Le Tchad a commencé le déploiement de ses forces de sécurité en Haïti dans le cadre de la nouvelle Force de répression des gangs (FRG), également appelée Gang Suppression Force (GSF), une mission multinationale supervisée par les Nations unies et approuvée par le Conseil de sécurité en septembre 2025. Plus d’une cinquantaine de policiers tchadiens sont arrivés le 1er avril 2026 à l’aéroport de Port-au-Prince.
Ils constituent un « prédéploiement » ou une équipe avancée, marquant le début concret de cette nouvelle force destinée à appuyer la police haïtienne dans la lutte contre les gangs armés qui contrôlent une grande partie de la capitale et ont étendu leur influence ailleurs dans le pays.Le Tchad s’est engagé à envoyer au total 750 à 800 policiers, gendarmes et militaires (certains qualifiés de soldats sous couverture policière ou de gendarmerie). Environ 350 supplémentaires doivent arriver dans les prochains jours ou semaines, avec un déploiement progressif jusqu’en juin 2026. Ces forces expérimentées, habituées aux opérations difficiles grâce à leur expérience dans la lutte contre le terrorisme au Sahel, visent à « neutraliser, isoler et dissuader » les gangs responsables d’une violence extrême (meurtres, enlèvements, viols et pillages).

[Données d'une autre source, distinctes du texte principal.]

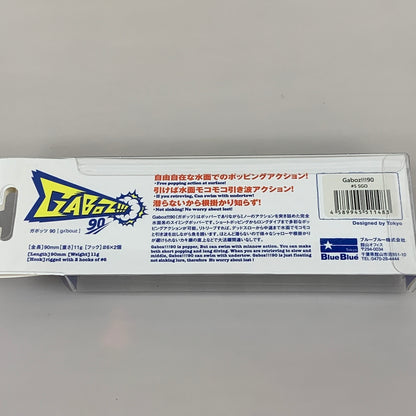 【現状渡し品】 ブルーブルー ガボッツ 90 ルアー フィッシング 釣具 135-260915-zi-03-min 万代Net店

Cette nouvelle mission remplace ou renforce la précédente mission multinationale d’appui à la sécurité (dirigée initialement par le Kenya), jugée insuffisante. Elle devrait compter jusqu’à plusieurs milliers de membres au total, avec des contributions de 18 pays, principalement africains et latino-américains.La situation sécuritaire en Haïti reste dramatique : entre mars 2025 et janvier 2026, plus de 5 500 personnes ont été tuées dans des violences liées aux gangs.L’arrivée des premiers contingents tchadiens s’est déroulée discrètement, sans cérémonie officielle. Ce déploiement intervient alors que la violence des gangs continue de paralyser le pays et d’aggraver la crise humanitaire.